Beyond immunology, our engineering approach can apply to other therapeutic proteins. The workflow of computational design, bacterial expression, and iterative testing is not restricted to MHC. It can also be adapted to enzymes used in drug delivery, proteins designed to cross biological barriers (such as the blood--brain barrier), or artificial receptors created to sense and respond to disease markers. In this way, our project demonstrates not just a single cancer-related application, but a general strategy for developing novel biologics across medicine.
3. Applications in Agriculture and Industry
The same engineering principles can also be applied outside of medicine. Agriculture, in particular, could benefit from more robust immune-like systems in plants. Plants rely on receptor proteins to recognize pathogens and trigger defenses, but these receptors are often limited in the range or strength of molecules they can bind. By applying our methods to engineer plant receptors, it may be possible to expand their recognition spectrum or improve their binding stability. This could create crops that are naturally more resistant to fungi, bacteria, or viruses, reducing the need for pesticides and leading to more sustainable farming. For example, engineering stronger immune receptors in staple crops such as rice, wheat, or corn could have significant global impact on food security.
Image source: Envato Elements
Industry also presents exciting opportunities. Many manufacturing processes rely on enzymes as catalysts. While natural enzymes are efficient, they often lack the stability needed to function in industrial conditions such as high temperatures, extreme pH, or the presence of solvents. Our workflow could be applied to redesign enzyme binding sites, making them more stable and adaptable. This could accelerate progress in biofuel production by creating enzymes that break down biomass more efficiently, or in food processing by developing enzymes that function under broader conditions. A recent study published in Nature (2025) described progress in designing efficient artificial catalysts --- an area that could directly benefit from our protein engineering framework.
Thus, while the immediate impact of our project lies in medicine, the broader vision is to provide a generalizable engineering platform for optimizing proteins wherever stability and binding are essential.
Risks and Considerations
We are aware that with these opportunities come serious responsibilities. Engineering immune proteins carries inherent risks. Increasing the binding affinity of MHC molecules may inadvertently cause autoimmunity, where T-cells attack healthy tissues. There are also dual-use concerns: theoretically, engineered MHC variants could be misapplied to help pathogens avoid immune recognition. Furthermore, in agricultural or industrial contexts, engineered proteins must be carefully tested to avoid unintended ecological effects.

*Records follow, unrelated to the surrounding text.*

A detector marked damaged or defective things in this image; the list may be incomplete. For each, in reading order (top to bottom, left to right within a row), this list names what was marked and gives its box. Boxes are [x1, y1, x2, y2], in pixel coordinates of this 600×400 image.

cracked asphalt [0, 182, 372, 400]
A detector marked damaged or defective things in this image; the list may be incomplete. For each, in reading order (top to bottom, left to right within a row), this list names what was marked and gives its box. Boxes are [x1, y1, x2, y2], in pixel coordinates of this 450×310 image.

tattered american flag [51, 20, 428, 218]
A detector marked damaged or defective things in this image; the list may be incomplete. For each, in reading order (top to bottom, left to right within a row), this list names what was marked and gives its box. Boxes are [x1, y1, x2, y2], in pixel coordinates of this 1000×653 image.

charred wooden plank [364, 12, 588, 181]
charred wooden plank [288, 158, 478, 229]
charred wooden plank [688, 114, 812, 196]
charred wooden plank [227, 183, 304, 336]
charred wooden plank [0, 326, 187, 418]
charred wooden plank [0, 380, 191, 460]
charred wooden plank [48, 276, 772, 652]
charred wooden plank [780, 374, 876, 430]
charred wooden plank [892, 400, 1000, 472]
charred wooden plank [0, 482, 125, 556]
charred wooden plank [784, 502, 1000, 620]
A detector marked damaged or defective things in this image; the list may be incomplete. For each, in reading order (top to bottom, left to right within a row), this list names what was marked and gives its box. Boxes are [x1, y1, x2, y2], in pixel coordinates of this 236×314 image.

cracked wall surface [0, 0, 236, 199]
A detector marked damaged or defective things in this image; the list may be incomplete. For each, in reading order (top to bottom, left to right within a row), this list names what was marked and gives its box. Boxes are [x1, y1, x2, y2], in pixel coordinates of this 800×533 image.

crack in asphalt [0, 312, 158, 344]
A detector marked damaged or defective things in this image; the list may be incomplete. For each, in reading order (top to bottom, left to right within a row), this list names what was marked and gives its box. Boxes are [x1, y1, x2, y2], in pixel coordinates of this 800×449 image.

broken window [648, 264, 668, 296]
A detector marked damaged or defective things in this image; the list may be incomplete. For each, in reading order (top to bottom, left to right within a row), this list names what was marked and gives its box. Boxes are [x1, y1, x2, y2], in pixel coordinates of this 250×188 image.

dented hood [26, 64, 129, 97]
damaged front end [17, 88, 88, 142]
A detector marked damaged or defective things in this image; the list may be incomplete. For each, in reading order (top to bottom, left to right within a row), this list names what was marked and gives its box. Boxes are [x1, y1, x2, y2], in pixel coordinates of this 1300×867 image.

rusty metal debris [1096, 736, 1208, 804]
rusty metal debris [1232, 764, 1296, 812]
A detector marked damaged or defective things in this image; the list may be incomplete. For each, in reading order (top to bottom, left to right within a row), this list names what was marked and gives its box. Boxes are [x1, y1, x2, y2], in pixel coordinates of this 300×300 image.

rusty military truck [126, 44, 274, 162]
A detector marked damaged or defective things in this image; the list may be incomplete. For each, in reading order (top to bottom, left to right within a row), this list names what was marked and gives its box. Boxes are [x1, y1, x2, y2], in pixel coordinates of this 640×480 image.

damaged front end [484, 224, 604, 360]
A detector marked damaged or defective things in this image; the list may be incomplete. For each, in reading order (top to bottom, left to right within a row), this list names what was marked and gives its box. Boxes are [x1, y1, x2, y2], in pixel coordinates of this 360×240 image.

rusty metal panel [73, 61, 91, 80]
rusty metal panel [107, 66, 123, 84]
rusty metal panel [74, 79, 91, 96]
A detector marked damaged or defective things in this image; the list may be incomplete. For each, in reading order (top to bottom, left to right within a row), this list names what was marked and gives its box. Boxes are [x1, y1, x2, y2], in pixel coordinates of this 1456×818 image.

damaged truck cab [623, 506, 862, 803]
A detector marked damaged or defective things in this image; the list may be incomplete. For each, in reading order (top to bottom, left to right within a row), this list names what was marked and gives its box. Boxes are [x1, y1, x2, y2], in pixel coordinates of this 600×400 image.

To minimize these risks, our work has been conducted entirely in vitro, using bacterial expression systems and synthetic peptides only. No human cells or animal testing were involved. Moving forward, we believe it is critical to involve bioethics experts, regulatory authorities, and the public in evaluating how such technologies should be applied. Our team views this not just as a scientific project, but as a responsibility to ensure that advances in protein engineering are safe, transparent, and aligned with societal benefit.